Senior author Deepak L. Bhatt, MD, MPH, of Brigham and Women’s Hospital Heart and Vascular Center in Boston, told Cardiovascular Business that the impetus behind the research was the clinical observation that ACEI/ARBs were not used in appropriate patients as often as anticipated. “They are used often in patients admitted with heart failure, but not in patients with ACS [acute coronary syndrome], which is an awareness issue,” Bhatt said.
To quantify the use of ACEI/ARBs at discharge in patients with ACS, Bhatt and colleagues used data from patients who participated in the Get With the Guidelines (GWTG)-coronary artery disease (CAD) program. GWTG-CAD is a registry designed with the goal of improving the quality of care and outcomes in patients with CAD.
They analyzed data from 80,241 patients with ACS who were discharged alive from 311 U.S. hospitals between 2005 and 2009. All participants were classified with an ACC/AHA class I or class IIa treatment indication who had no known contraindications to ACEI/ARB therapy.
Of the 60,847 patients with a class I indication, 49,682 received ACEI/ARBs (81.7 percent) and the rate of treatment increased throughout the study period. Only 68.1 percent of the 19,394 patients with an ACC/AHA class IIa indication were prescribed ACEI/ARBs.
Lower use was independently associated with in-hospital CABG and renal insufficiency. Patients with a class I indication more likely to be treated with ACEI/ARBs had a higher body mass index, a history of diabetes mellitus, CAD heart failure, smoked or underwent PCI. Those less likely to receive therapy were women, white and had a history of atrial fibrillation, lung disease or hypertension.
Patients with a class IIa indication more likely to receive ACEI/ARB therapy were older, had an MI in the past, smoked, underwent PCI or were in larger hospitals.
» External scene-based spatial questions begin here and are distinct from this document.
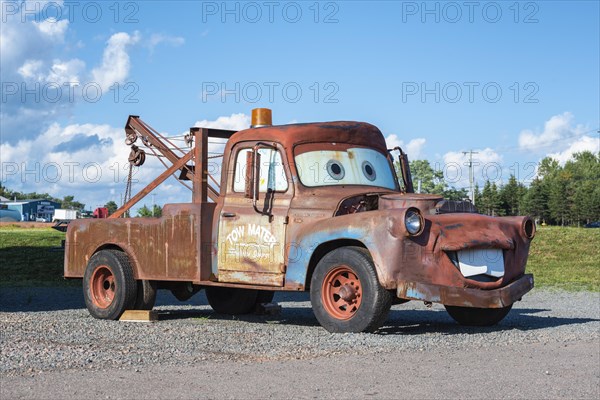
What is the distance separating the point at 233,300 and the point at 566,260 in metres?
21.1

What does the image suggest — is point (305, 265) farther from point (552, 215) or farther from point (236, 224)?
point (552, 215)

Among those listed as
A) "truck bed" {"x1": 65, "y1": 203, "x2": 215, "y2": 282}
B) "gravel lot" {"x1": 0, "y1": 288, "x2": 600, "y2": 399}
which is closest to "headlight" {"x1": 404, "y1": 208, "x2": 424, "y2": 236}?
"gravel lot" {"x1": 0, "y1": 288, "x2": 600, "y2": 399}

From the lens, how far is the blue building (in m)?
130

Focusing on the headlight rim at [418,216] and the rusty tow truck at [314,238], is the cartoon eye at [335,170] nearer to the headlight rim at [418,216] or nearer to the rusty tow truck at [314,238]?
the rusty tow truck at [314,238]

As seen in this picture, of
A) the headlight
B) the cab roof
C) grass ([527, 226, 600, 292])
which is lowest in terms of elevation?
grass ([527, 226, 600, 292])

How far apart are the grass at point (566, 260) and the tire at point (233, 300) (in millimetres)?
11031

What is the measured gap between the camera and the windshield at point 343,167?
1153 centimetres

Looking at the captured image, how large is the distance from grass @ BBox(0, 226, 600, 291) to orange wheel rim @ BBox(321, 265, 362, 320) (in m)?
13.2

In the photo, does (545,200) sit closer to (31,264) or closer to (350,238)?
(31,264)

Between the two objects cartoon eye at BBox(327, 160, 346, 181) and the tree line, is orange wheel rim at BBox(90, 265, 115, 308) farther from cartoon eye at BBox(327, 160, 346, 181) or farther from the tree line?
the tree line

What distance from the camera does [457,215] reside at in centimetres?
1078

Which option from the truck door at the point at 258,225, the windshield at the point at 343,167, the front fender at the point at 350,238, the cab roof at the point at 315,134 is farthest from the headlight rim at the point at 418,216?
the cab roof at the point at 315,134

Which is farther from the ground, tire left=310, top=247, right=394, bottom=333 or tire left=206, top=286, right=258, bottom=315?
tire left=310, top=247, right=394, bottom=333

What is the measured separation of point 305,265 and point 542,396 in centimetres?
459
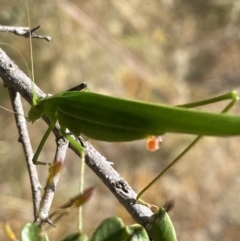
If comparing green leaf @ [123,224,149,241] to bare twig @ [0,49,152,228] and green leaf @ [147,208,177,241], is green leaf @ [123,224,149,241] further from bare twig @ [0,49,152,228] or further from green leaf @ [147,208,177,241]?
bare twig @ [0,49,152,228]

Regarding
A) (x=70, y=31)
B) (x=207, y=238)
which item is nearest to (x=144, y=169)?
(x=207, y=238)

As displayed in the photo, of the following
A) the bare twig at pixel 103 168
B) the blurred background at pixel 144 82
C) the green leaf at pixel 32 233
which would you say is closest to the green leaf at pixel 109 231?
the green leaf at pixel 32 233

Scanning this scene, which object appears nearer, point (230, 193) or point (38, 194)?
point (38, 194)

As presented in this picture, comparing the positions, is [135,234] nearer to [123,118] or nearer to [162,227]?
[162,227]

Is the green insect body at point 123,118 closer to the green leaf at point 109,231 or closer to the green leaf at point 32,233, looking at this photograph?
the green leaf at point 109,231

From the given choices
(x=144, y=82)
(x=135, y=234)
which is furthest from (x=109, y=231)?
(x=144, y=82)

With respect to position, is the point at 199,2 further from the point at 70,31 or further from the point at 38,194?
the point at 38,194
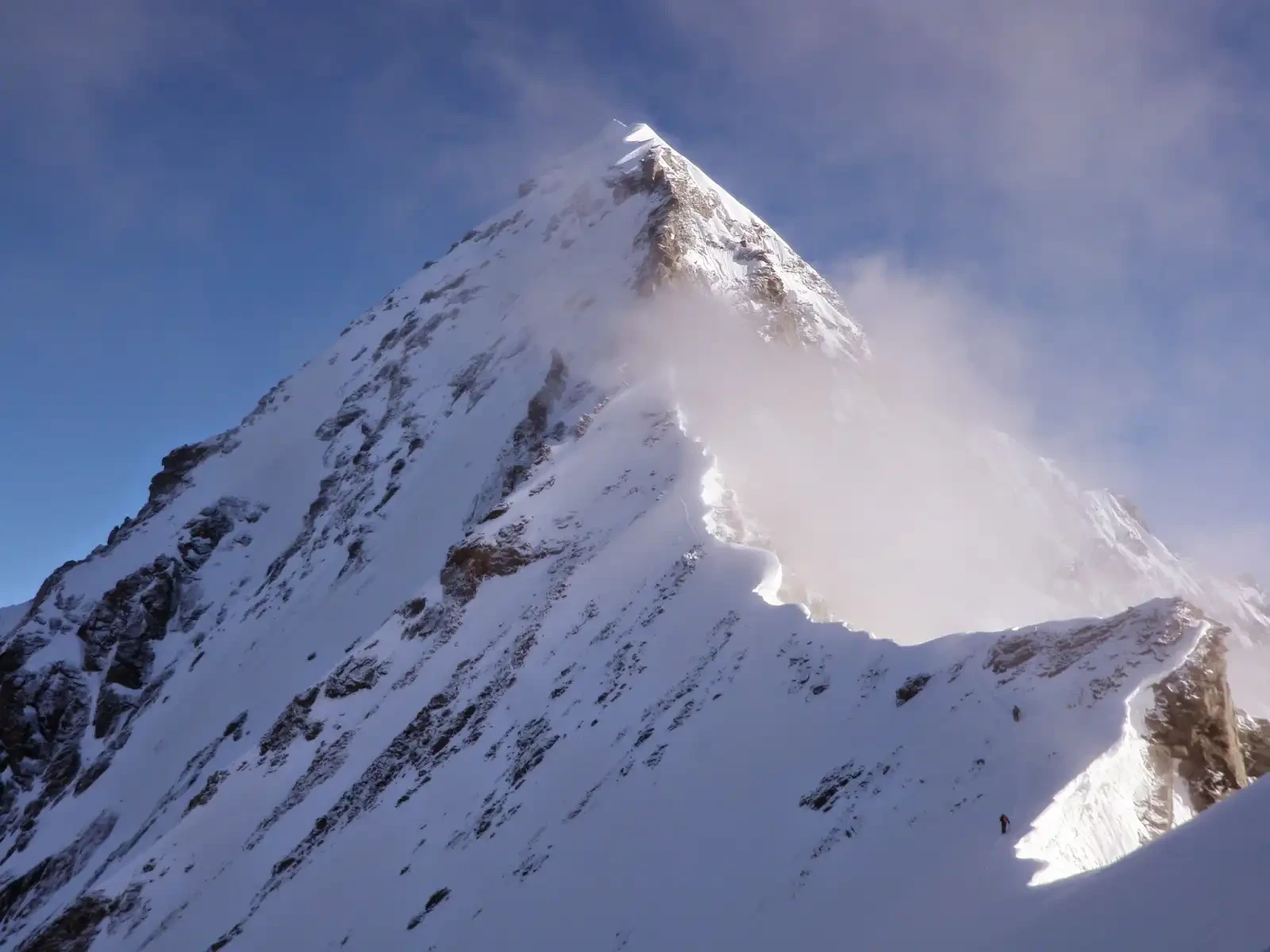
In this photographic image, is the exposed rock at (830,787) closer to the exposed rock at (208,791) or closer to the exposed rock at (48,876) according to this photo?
the exposed rock at (208,791)

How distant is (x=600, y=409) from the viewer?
53312 millimetres

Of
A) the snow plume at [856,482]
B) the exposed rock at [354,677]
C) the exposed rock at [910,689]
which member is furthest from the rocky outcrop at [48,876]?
the exposed rock at [910,689]

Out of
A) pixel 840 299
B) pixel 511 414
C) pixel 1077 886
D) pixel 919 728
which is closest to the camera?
pixel 1077 886

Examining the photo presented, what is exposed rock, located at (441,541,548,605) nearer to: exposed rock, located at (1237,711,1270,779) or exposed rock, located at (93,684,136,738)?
exposed rock, located at (1237,711,1270,779)

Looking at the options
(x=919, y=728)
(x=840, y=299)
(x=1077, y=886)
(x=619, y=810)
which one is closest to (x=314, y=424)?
(x=840, y=299)

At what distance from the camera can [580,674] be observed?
113 feet

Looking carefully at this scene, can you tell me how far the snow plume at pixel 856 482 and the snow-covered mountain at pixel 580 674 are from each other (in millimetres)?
504

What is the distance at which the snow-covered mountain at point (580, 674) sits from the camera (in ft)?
66.1

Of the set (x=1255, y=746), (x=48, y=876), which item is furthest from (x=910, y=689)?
(x=48, y=876)

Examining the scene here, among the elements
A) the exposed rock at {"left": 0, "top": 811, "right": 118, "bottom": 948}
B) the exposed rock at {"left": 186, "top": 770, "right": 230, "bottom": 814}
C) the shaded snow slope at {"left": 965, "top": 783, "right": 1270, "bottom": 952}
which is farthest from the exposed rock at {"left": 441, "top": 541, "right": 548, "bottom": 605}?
the shaded snow slope at {"left": 965, "top": 783, "right": 1270, "bottom": 952}

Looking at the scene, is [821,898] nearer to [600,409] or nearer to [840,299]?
[600,409]

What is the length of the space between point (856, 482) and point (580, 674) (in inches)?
1142

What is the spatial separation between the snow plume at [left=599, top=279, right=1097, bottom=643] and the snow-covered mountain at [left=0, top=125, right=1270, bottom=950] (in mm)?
504

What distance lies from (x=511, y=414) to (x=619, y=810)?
3947 centimetres
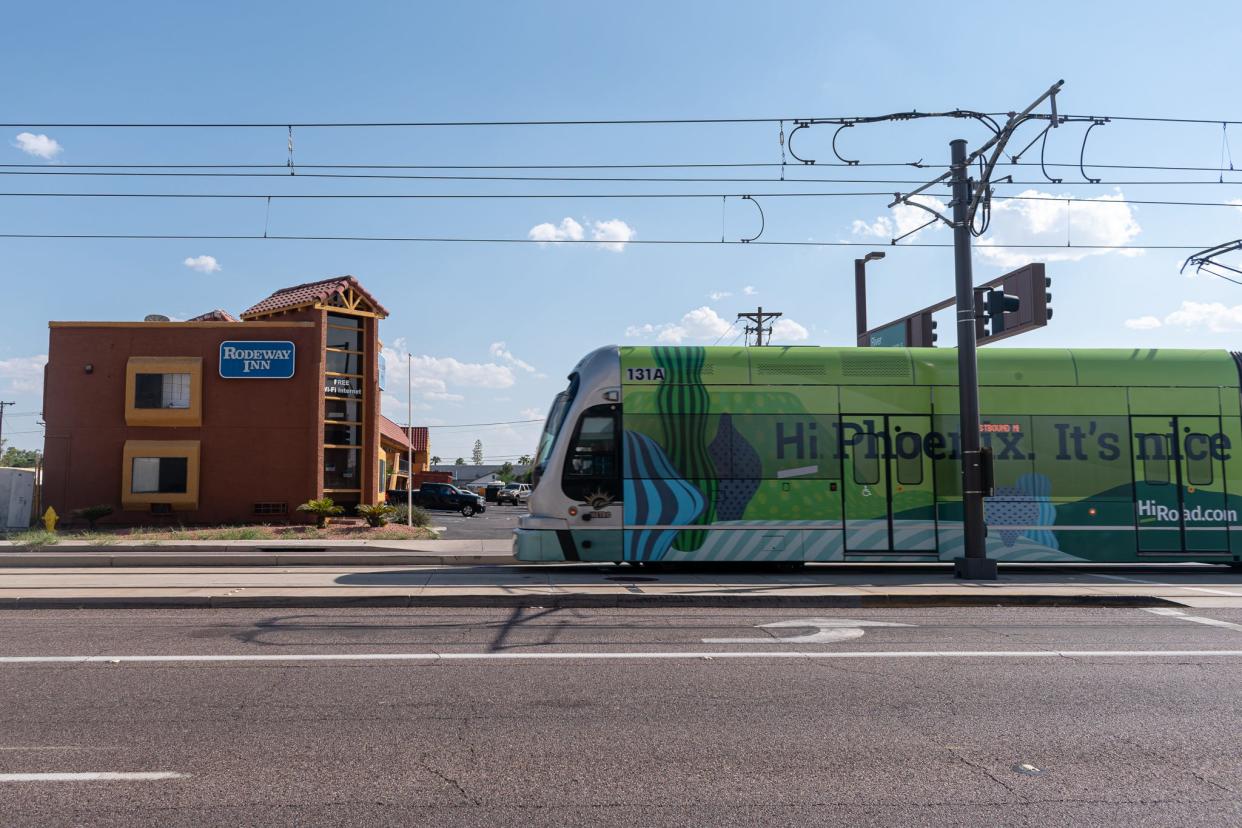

Those less likely to be prescribed ACEI/ARBs were women; had a history of atrial fibrillation, hyperlipidemia, or depression; underwent CABG in the hospital or were admitted to academic hospitals.
Bhatt said he hopes the findings will raise awareness about the use of ACEI/ARBs in ACS patients.
“If someone comes in with ACS, the appropriate focus is on the presenting symptoms and the syndrome, but it is important to realize before discharge to look at the whole picture and address cardiovascular risk as a whole, including whether they need these medications to treat concomitant medical problems, such is left ventricular dysfunction, diabetes or chronic kidney disease," he said.